- [EXERCISE DETAILS]: Filter the entries and keep only the lines where the string "golang" appears.

- [DATA TO EXAMINE]:
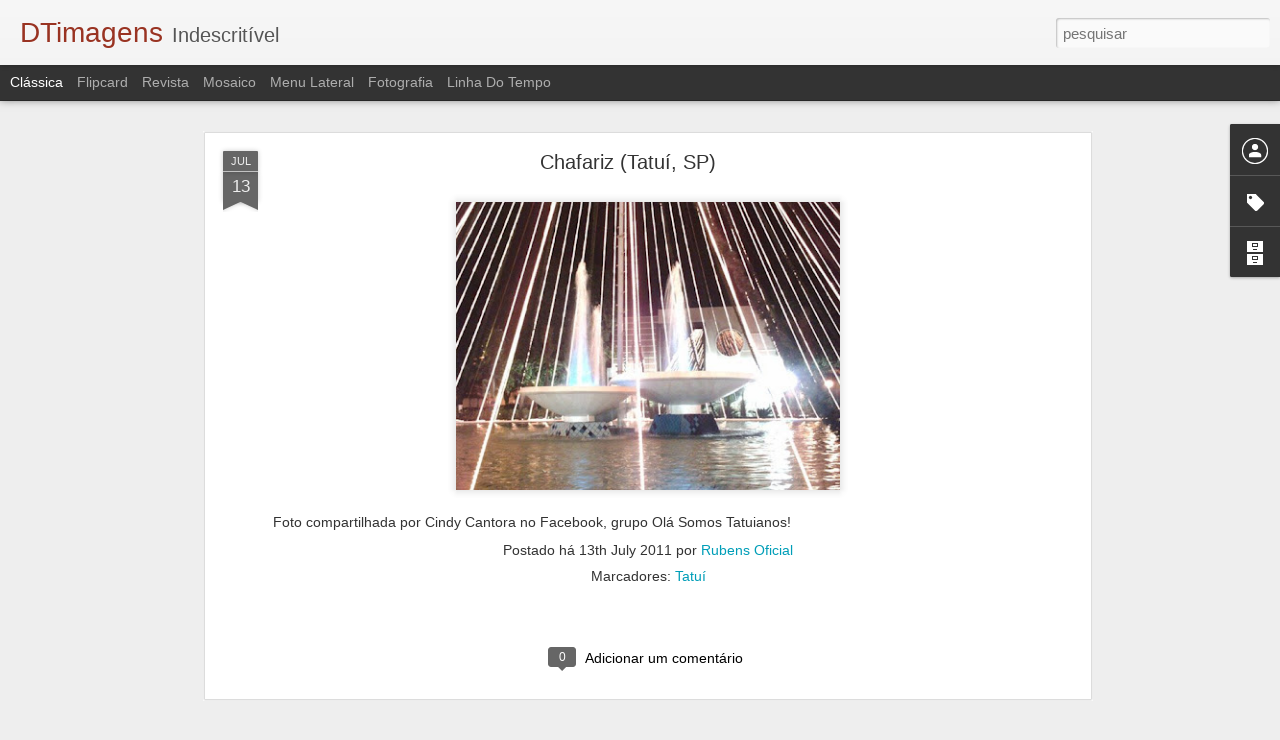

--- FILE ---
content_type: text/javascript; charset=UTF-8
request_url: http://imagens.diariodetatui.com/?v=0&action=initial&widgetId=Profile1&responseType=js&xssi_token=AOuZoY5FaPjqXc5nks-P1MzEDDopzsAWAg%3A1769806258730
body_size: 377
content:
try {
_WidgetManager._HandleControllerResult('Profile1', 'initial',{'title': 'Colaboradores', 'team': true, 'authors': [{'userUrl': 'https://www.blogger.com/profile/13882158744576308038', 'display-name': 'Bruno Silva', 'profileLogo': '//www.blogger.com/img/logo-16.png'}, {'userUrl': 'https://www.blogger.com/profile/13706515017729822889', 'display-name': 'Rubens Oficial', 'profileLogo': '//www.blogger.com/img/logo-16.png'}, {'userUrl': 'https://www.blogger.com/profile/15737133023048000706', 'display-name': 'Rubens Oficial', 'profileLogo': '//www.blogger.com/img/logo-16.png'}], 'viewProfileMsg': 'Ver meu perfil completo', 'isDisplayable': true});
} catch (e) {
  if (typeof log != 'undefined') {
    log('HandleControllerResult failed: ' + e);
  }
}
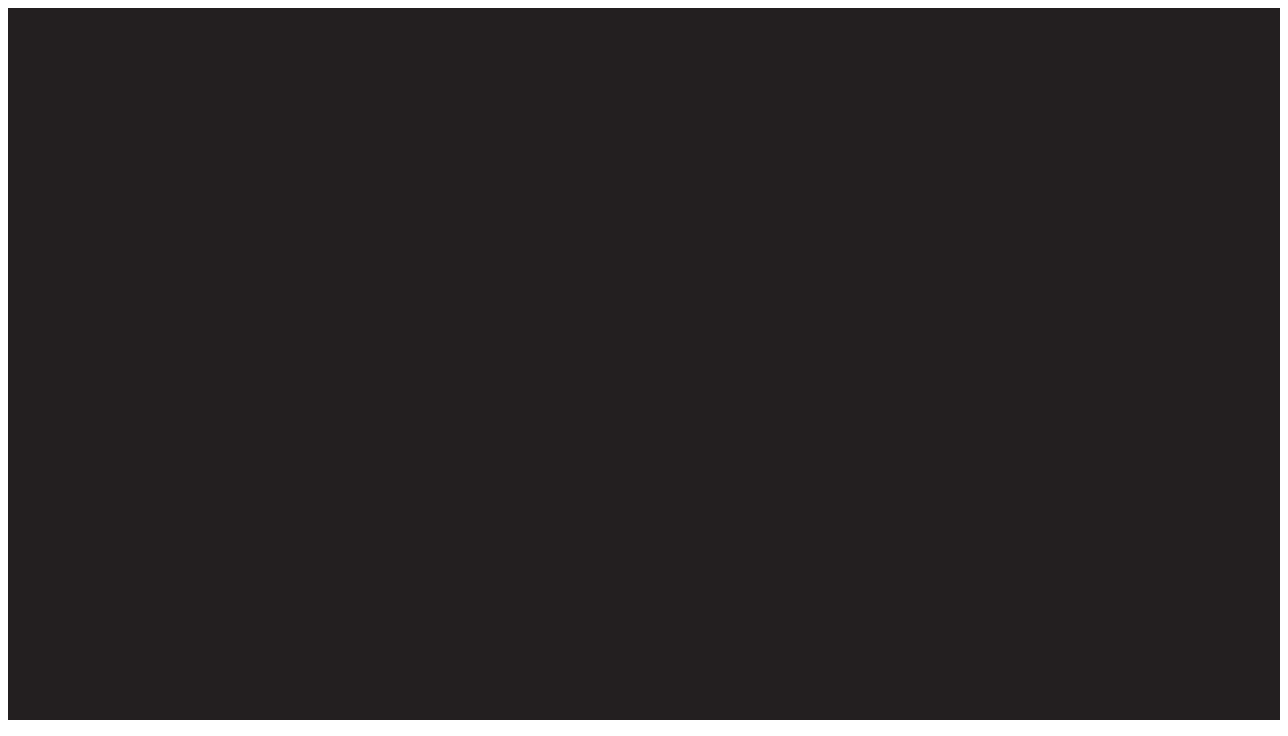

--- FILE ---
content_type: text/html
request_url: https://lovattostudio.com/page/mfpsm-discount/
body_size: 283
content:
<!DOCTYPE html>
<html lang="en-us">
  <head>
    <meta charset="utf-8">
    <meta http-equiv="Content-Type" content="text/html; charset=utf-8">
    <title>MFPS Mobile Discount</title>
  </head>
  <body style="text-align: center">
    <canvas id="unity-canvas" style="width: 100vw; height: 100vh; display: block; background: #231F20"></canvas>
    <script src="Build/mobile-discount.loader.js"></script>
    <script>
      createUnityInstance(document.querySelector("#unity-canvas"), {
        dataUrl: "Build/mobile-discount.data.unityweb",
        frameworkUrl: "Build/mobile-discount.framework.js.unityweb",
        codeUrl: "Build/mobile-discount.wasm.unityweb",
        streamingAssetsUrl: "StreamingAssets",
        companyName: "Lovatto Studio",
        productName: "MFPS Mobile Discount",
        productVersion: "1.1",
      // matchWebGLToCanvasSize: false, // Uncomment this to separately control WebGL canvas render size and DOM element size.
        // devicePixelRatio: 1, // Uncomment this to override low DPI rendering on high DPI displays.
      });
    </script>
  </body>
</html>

...

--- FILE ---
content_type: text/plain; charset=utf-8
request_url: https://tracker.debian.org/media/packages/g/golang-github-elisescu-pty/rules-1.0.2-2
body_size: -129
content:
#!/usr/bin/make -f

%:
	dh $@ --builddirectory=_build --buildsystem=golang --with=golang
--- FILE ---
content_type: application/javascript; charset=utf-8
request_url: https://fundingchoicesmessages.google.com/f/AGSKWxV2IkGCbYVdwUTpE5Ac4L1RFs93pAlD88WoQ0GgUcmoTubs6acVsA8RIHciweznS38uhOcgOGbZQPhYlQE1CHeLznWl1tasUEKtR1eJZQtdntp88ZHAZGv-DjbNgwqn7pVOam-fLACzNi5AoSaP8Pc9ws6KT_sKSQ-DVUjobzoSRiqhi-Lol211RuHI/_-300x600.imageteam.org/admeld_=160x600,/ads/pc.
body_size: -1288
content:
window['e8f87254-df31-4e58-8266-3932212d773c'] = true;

- [REPLY TO THE EXERCISE]:
request_url: https://tracker.debian.org/media/packages/g/golang-github-elisescu-pty/rules-1.0.2-2
	dh $@ --builddirectory=_build --buildsystem=golang --with=golang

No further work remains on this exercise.